The Missing Rung: How AI Is Freezing Out an Entire Generation of Workers

The Missing Rung: How AI Is Freezing Out an Entire Generation of Workers

Hey! Today, I read a very interesting paper, a Harvard study from August 2025 titled “Generative AI as Seniority-Biased Technological Change”, about the effects of the AI on job market, and it is more than what I thought. I cannot wait to share with you.
We’ve all heard the warnings: AI is coming for our jobs.” But what if the real story is more subtle and has already begun? The paper suggests the AI revolution isn’t about mass layoffs. Instead, it’s about the silent disappearance of the very first job you were supposed to get.
The study provides compelling evidence that companies adopting AI aren’t firing people; they’re just not hiring them. Specifically, they’re freezing out the next generation of workers.
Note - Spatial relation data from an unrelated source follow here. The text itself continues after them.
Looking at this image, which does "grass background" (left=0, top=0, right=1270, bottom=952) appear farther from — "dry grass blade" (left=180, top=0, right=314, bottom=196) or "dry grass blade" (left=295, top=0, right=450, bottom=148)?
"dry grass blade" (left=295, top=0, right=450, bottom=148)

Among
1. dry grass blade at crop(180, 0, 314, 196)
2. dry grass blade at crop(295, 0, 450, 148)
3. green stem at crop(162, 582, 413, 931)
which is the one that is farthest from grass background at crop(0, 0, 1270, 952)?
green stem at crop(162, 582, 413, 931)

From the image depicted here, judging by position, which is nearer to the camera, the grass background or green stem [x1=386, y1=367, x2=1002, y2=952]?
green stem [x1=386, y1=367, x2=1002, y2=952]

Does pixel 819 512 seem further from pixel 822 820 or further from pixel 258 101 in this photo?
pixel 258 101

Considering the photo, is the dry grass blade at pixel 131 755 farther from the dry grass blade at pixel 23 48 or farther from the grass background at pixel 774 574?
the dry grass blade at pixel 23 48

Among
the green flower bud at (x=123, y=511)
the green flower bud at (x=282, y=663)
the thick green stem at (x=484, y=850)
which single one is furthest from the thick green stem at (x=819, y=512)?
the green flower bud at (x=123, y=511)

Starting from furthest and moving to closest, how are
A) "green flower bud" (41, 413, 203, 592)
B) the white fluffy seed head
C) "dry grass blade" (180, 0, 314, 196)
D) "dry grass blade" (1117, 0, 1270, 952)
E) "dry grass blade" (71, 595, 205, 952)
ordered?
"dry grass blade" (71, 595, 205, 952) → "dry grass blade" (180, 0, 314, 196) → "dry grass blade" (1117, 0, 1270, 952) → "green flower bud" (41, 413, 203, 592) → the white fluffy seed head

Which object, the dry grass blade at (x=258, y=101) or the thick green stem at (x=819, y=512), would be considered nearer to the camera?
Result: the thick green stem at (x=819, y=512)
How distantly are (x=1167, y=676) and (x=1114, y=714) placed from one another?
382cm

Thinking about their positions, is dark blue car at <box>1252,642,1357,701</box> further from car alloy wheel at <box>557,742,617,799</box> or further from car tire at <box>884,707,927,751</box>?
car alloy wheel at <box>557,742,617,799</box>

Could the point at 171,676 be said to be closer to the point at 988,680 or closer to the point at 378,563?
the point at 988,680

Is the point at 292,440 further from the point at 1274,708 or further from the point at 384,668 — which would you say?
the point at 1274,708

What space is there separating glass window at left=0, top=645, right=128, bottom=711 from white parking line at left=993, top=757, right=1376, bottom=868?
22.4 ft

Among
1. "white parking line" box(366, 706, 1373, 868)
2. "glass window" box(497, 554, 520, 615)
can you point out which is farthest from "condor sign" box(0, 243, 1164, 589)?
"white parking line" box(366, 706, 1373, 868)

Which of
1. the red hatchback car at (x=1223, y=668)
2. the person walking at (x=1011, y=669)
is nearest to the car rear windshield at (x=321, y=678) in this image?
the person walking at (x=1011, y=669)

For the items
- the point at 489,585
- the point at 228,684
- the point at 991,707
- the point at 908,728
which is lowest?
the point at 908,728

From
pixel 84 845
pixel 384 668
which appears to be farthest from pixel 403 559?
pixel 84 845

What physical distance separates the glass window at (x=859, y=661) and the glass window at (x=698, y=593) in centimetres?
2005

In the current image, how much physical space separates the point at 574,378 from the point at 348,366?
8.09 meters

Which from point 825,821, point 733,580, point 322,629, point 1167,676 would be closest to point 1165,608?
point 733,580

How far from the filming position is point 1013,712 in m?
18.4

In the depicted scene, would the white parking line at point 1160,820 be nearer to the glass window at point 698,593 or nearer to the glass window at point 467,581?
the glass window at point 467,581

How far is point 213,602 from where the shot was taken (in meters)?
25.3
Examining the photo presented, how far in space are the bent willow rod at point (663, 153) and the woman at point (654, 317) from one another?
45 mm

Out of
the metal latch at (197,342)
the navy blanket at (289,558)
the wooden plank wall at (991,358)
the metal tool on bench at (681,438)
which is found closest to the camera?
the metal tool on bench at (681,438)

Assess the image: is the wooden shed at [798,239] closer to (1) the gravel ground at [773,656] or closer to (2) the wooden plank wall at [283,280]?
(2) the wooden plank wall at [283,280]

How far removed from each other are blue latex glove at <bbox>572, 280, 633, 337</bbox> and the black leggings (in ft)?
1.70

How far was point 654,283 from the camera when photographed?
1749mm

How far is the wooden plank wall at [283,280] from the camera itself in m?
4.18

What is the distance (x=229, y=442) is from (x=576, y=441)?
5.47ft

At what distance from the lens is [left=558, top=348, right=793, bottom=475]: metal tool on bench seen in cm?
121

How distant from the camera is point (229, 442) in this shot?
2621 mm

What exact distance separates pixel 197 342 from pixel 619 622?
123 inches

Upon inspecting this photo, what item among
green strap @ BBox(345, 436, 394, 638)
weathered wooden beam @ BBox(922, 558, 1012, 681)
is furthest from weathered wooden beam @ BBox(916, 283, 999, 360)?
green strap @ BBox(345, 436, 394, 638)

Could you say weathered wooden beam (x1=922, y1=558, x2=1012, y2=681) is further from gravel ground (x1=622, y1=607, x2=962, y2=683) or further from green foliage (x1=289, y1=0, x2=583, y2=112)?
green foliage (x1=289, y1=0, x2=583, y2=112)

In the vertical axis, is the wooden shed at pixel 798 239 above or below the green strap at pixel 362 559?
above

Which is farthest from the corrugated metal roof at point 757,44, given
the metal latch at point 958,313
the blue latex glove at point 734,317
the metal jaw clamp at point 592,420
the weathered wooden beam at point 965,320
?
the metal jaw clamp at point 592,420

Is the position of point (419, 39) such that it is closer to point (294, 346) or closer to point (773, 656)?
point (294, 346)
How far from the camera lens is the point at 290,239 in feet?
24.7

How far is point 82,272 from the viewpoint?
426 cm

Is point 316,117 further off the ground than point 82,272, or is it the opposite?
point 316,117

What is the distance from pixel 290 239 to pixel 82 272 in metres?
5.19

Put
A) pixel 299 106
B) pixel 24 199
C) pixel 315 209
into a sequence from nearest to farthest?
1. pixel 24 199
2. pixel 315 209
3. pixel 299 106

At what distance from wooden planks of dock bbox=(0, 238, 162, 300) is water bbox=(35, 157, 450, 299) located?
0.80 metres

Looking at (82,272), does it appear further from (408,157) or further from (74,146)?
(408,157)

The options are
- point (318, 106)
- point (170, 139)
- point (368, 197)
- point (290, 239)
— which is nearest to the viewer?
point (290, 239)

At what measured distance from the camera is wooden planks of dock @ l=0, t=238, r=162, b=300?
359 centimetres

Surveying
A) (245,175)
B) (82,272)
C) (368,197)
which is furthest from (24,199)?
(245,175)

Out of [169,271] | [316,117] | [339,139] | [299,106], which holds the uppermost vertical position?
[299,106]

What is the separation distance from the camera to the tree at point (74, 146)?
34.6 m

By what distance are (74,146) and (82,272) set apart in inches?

Here are the four key takeaways you need to know:

1. The Great Divergence: Junior Jobs Vanish, Senior Jobs Don’t 📉
Using data from nearly 285,000 U.S. firms, researchers found a dramatic shift starting in early 2023. As the chart below shows, junior and senior employment grew at similar rates for years. But beginning in mid-2022, a clear divergence emerges: senior employment continues to climb while junior employment flattens and then begins to fall.
  • In companies actively integrating AI, junior-level employment fell sharply.
  • Meanwhile, in those same companies, senior-level employment continued to rise.
The career ladder is being pulled up from the bottom. While experienced professionals remain in demand, the entry points are starting to close.
2. It’s a Hiring Freeze, Not a Firing Spree 🚫
This isn’t a story about pink slips. The study found the decline in junior headcount is driven almost entirely by a
massive slowdown in hiring. Companies are using AI to automate the routine tasks once reserved for recent graduates, so they’re simply not posting those entry-level jobs anymore.
The surprising twist? For the junior employees already inside these companies, opportunities may be getting better. The research found that
promotions from junior to senior roles actually increased at AI-adopting firms. The message is clear: once you’re in, you’re valued. But getting in the door is becoming the biggest challenge of all.
3. This Isn’t Just a Tech Problem 🏢
While you might expect this trend in Silicon Valley, the study found the effects are widespread. In fact, the sector that saw the
largest reduction in junior hiring was wholesale and retail trade, where adopting firms slashed entry-level hiring by roughly 40%. The chart below illustrates that while senior hiring was mostly unaffected, junior hiring took a significant hit across multiple major industries.
This shows that AI’s impact on junior roles is spreading across the entire economy.
4. The “Middle-Tier” Graduate Squeeze 🎓
Who is most at risk? It’s not who you might think. The study revealed a striking “U-shaped” pattern based on university prestige:
  • Most Affected: Graduates from “strong” and “solid” mid-tier universities faced the steepest job declines. They are expensive enough to be worth replacing with AI, but their credentials aren’t “elite” enough to make them indispensable.
  • Less Affected: Graduates from elite, top-tier schools and those from lower-prestige institutions were better shielded.
This chart clearly shows the dip in the middle, where graduates from Tier 2 and Tier 3 schools experienced the sharpest relative drop in employment.
This suggests AI is hollowing out the broad “upper-middle” segment of the entry-level talent pool.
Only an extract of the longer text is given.